Fragmento del documento
^^^^

Algo se transforma en alguien

Por Gisela Vanesa Mancuso

 

“[…Vi el alba y la tarde […], vi interminables ojos inmediatos escrutándose en mí como un espejo,[…], vi mi cara y mis vísceras, vi tu cara y sentí vértigo y lloré, porque mis ojos habían visto ese objeto secreto y conjetural, cuyo nombre usurpan los hombres, pero que ningún hombre ha mirado: el inconcebible universo.”
Jorge Luis Borges en El Aleph, “El aleph”.

2007-11-18-18-19-31

En este secreto del mundo en el que la idiosincrasia del folklore se subleva frente a lo barrial que vacila en el vértigo de la era moderna; en esta esquina irreverente que se encapricha en llamar la atención, como infinitas rectas invisibles se abre un universo. Esquina, cerradura por la que se espían, superpuestos, los colores, los materiales, los olores, las formas: el cuero que se impone como verdadero frente al recuerdo del zapato que ha dicho ser de su composición en algún centro comercial; las hierbas curativas; los quesos aromatizados; los duendes protectores de hogares; los baberos con el estampe del escudo de Nueva Chicago; las barajas de Violetta, las españolas y las de Kitty; y las cartas que una señora, en su puesto rudimentario, le arroja a una chica que quiere saber su presente o su futuro. Que quiere que la quieran.

El andar sin pretender abarcarlo todo. El andar andariego, con alpargatas y sin ostentación de llevarse puesto todo en los ojos, es la llave para que un inconmensurable aleph se nos presente realizado, sin ficciones, abriéndonos puertas de culturas engarzadas que validan un tango en pantuflas, un paso doble entre niños. Un aleph que se engorda en el caleidoscopio de una nena “escondida” detrás de un tronco que es más angosto que su polar y sus calzas; un agujero a través del cual todavía convergen el campo y la ciudad; el olor a pasto mojado y el smog; el resero y el administrativo; el caballo y la bicicleta; la cumbia y el chamamé. El Bar Oviedo y los churros. El Museo (donde lo quieto ha sucedido y replica) y la vida que se esparce frente a los ojos y en los ojos: manos entrelazadas, pirulines, manzanas acarameladas con pochoclos, manos que se separan, árboles desnudos,  aplausos.

Alguien canta aquí, alguien recrea a El Polaco. Y alguien allá, sin marearse, gira y gira en el lugar para que el vestido fucsia se abra como una rosa china antes del Carnavalito tímido sobre el escenario.

^^^^

Registros proporcionados
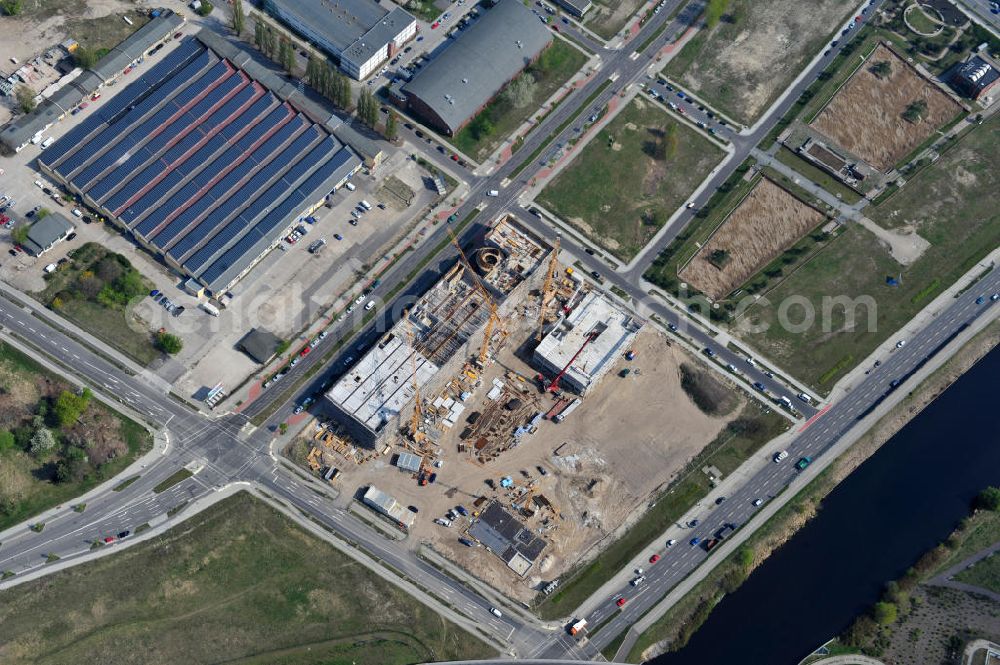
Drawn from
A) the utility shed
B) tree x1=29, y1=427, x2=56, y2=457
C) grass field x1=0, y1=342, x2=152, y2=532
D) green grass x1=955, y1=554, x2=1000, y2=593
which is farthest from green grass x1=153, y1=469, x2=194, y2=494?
green grass x1=955, y1=554, x2=1000, y2=593

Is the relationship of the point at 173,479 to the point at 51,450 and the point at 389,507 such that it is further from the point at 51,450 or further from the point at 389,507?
the point at 389,507

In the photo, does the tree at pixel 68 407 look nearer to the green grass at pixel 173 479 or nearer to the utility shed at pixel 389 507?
the green grass at pixel 173 479

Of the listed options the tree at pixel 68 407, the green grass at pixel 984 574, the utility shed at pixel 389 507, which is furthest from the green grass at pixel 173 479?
the green grass at pixel 984 574

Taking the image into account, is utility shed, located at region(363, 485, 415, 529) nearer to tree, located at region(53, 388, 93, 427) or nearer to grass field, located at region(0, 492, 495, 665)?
grass field, located at region(0, 492, 495, 665)

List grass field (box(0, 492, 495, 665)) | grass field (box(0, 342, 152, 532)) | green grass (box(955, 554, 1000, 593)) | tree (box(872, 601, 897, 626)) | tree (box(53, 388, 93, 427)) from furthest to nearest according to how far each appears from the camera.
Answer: green grass (box(955, 554, 1000, 593)), tree (box(53, 388, 93, 427)), tree (box(872, 601, 897, 626)), grass field (box(0, 342, 152, 532)), grass field (box(0, 492, 495, 665))

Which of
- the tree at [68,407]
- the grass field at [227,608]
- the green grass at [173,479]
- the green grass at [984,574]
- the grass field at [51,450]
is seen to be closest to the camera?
the grass field at [227,608]

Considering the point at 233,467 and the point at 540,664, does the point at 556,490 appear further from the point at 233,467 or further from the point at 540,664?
the point at 233,467

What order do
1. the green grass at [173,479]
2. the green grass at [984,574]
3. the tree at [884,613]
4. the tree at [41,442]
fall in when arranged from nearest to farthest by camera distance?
the tree at [41,442] → the tree at [884,613] → the green grass at [173,479] → the green grass at [984,574]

^^^^

Tus tareas
- 1) Transcribe sin alterar nada el pasaje del texto sobre la esquina que comienza en "Alguien canta aquí, alguien" y termina en "sobre el escenario.".
- 2) Por favor, prolonga el texto sobre la esquina a partir de su última oración.
Los registros no tienen relación con el texto sobre la esquina.

Resultados esperados
- 1)
Alguien canta aquí, alguien recrea a El Polaco. Y alguien allá, sin marearse, gira y gira en el lugar para que el vestido fucsia se abra como una rosa china antes del Carnavalito tímido sobre el escenario.

- 2)
guitarra

Ha lloviznado hace unas horas y acaso sólo la memoria de Funes, que sigue recordándolo todo en el libro de Borges, pueda inventariar sin omitir ni falsear y pueda cronicar sin victimizarse frente al olvido, que en la Feria de Mataderos se han matrimoniado la parsimonia de las llamas que, sin soltar la defensiva escupida, toleran las fotos con todos los chicos del domingo, con la adrenalina de los que esperan el momento de lucir el baile y los atuendos norteños detrás del escenario en el Paseo Liborio Pupillo.

“Imagino que algo se transforma en alguien”, se inscribe sobre una hoja A4 pegada sobre una de las columnas del otrora Mercado de Hacienda. Y algo en alguien se transforma cuando los pañuelos de colores se balancean y se unen de a pares al rigor de una zamba y que, como alas rojas y azules, rosas y celestes, cuyos cuerpos portadores camufla la multitud de la audiencia, se desperezan en el aire de estos y otros más viejos tiempos. Hay manos que vuelan solas entre la brisa gélida de La Feria. Hay cuerpos que, debajo de ellas, las desprenden para dedicarlas a los que, distantes, no pueden sino verlas a ellas, enteras, birlándoles un consuelo al clima, ofrendándoles una llama de adentro al invierno que se ha estrenado afuera.

Todo hay. Todo se respira, aun lo que por domingo se desea elidir del mundo; aun el desasosiego de un talentoso guitarrista sin una moneda (ni dorada) sobre la funda del instrumento; aun los ojos brillosos de ese padre que quisiera comprar un puesto entero de aros a su hija y, en cambio y por un vale todo, le baja una nube de cielo rosa de azúcar; aun la finitud alarmante de esa longeva que va camino al gran escenario con su vestido que es de princesa durante el baile, que es de mujer que va a la farmacia al otro día.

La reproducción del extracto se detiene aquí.